- _WORK TO COMPLETE_: Whichever lines of the entries hold the word "Zealand" should be identified and copied.
++++++++++
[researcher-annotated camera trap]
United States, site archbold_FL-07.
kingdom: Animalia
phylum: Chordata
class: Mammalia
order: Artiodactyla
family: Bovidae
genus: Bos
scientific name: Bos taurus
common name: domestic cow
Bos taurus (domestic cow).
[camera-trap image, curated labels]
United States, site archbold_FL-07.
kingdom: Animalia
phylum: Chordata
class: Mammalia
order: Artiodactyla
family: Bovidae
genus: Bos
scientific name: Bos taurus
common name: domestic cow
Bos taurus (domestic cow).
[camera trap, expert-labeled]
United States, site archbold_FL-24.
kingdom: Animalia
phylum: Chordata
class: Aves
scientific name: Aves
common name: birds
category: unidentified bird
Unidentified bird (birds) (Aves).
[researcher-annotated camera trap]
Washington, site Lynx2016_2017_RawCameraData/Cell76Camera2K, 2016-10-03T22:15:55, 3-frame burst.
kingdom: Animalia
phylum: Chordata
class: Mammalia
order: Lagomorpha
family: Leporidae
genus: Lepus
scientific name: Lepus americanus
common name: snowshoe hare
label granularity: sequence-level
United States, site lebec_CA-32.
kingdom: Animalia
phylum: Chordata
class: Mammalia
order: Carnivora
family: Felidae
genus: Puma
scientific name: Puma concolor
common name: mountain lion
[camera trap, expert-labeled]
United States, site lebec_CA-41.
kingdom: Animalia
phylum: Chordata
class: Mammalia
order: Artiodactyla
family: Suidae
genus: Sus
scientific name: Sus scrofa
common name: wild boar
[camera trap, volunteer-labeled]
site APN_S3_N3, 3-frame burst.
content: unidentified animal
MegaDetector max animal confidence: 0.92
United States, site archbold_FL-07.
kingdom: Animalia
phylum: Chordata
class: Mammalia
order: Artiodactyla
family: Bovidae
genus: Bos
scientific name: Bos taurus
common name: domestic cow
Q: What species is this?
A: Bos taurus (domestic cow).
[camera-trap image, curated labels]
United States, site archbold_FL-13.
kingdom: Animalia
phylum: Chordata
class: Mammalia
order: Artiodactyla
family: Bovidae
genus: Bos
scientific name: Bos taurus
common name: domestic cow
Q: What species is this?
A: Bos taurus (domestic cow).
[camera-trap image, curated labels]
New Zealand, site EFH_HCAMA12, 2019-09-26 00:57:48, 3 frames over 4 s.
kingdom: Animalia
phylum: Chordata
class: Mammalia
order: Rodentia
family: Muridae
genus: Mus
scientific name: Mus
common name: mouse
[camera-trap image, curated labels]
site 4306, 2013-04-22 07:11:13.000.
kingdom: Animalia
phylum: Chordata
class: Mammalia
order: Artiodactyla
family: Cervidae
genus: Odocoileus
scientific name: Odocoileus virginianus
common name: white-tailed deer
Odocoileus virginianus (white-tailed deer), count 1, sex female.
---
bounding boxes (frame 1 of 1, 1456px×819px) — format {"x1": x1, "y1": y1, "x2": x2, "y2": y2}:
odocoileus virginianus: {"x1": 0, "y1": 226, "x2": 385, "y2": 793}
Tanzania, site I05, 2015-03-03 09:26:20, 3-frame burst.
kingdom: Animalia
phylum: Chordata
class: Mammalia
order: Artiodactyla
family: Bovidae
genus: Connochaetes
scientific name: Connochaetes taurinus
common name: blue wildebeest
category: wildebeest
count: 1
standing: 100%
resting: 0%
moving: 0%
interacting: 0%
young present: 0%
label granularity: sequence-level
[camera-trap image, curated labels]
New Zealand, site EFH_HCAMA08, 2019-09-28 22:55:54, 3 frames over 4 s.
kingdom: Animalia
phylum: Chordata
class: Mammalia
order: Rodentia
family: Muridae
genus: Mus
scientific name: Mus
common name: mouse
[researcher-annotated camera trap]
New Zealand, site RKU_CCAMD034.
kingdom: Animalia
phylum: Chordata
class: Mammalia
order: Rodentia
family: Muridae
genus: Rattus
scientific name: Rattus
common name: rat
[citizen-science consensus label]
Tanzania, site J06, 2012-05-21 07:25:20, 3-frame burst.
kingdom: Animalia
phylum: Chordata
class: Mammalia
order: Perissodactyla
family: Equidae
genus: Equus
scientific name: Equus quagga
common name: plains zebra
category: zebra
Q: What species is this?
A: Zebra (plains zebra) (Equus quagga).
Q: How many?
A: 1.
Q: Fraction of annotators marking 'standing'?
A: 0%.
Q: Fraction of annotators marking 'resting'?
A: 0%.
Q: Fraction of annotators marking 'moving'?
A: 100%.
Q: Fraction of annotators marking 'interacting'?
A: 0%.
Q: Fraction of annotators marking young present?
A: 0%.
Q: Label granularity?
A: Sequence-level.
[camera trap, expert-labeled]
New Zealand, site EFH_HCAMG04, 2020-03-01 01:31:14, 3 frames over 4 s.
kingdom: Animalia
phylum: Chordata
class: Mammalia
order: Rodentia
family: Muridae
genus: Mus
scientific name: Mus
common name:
++++++++++
- _EXERCISE SOLUTION_:
New Zealand, site EFH_HCAMA12, 2019-09-26 00:57:48, 3 frames over 4 s.
New Zealand, site EFH_HCAMA08, 2019-09-28 22:55:54, 3 frames over 4 s.
New Zealand, site RKU_CCAMD034.
New Zealand, site EFH_HCAMG04, 2020-03-01 01:31:14, 3 frames over 4 s.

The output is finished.